Have a peek at his Malware Safeguards

PP

 

Hello,

well, my pc seems to be exorcised of the demons that possessed it! Many many thanks! I've been using it for 2 days now without receiving any scarey pop ups or browser redirections. I would love to thank you somehow. I can see that Chaslang is from northern NJ and is a baseball fan. I'm guessing philliephan is (of course) from the philedelphia area. Well, I'm from massachusetts, though I've been living in Connecticut for almost 20 years now. I'm guessing you guys are yankees and eagles fans- redsox and patriots here. I'll go out and buy an eagles and yankees caps and wear them for the next year in tribute to you! As a more practical expression of my appreciation I'd be willing to make a donation to a cause, charity, or organization that you support.

thanks again!

 

Chas and I are happy to help!

What he posted in his last post re Norton still applies - You should check to see that it is functioning properly!

How about a MajorGeeks T-Shirt?? Trendy Geek Wear

PP

 

Have also been having trouble with trojan.start virus. Actually have it quarantined and have been able to be notified thru spugot when it wants to change default internet link.

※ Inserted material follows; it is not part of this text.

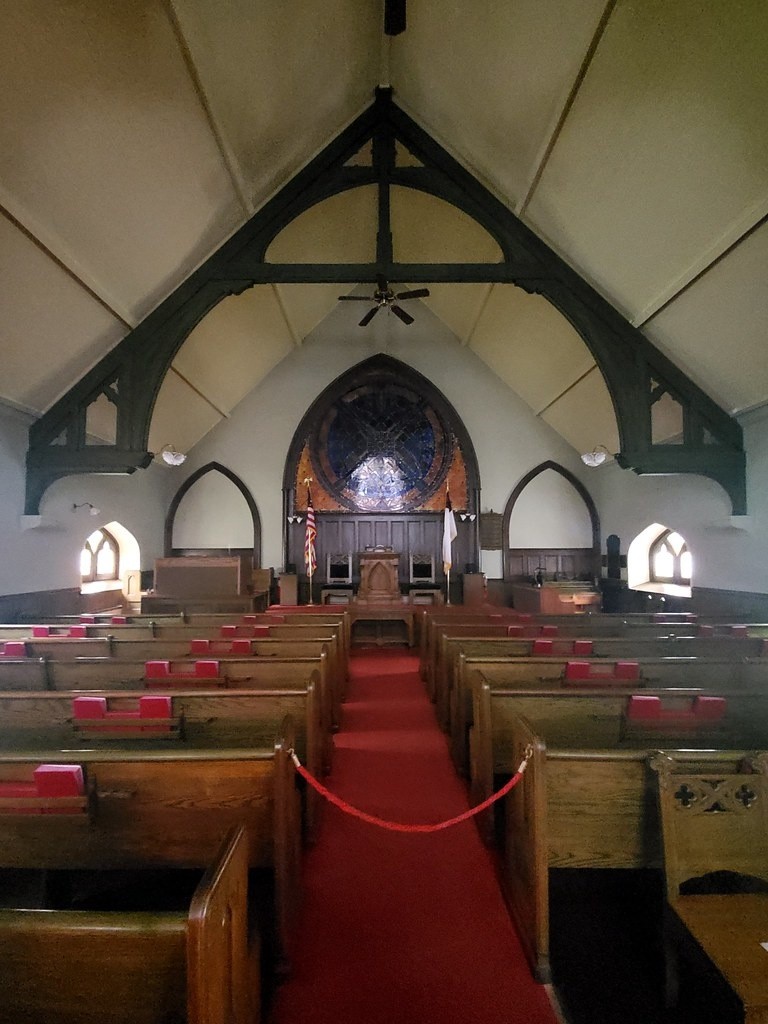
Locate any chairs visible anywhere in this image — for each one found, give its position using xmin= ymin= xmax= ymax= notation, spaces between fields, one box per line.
xmin=408 ymin=554 xmax=441 ymax=606
xmin=321 ymin=554 xmax=353 ymax=604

However Norton Semantic cannot delete. Also this is my wife's work computer and for some reason safemode has #1 user name / password prompt and it's different from regular. Used about:buster which did not remedy problem. Have run Hijack this as suggested. Have provided file below. Could you please provide some suggestions for a fix. Sincere thanks.

Edit by chaslang: Unrequest, inline, incomplete HJT log deleted.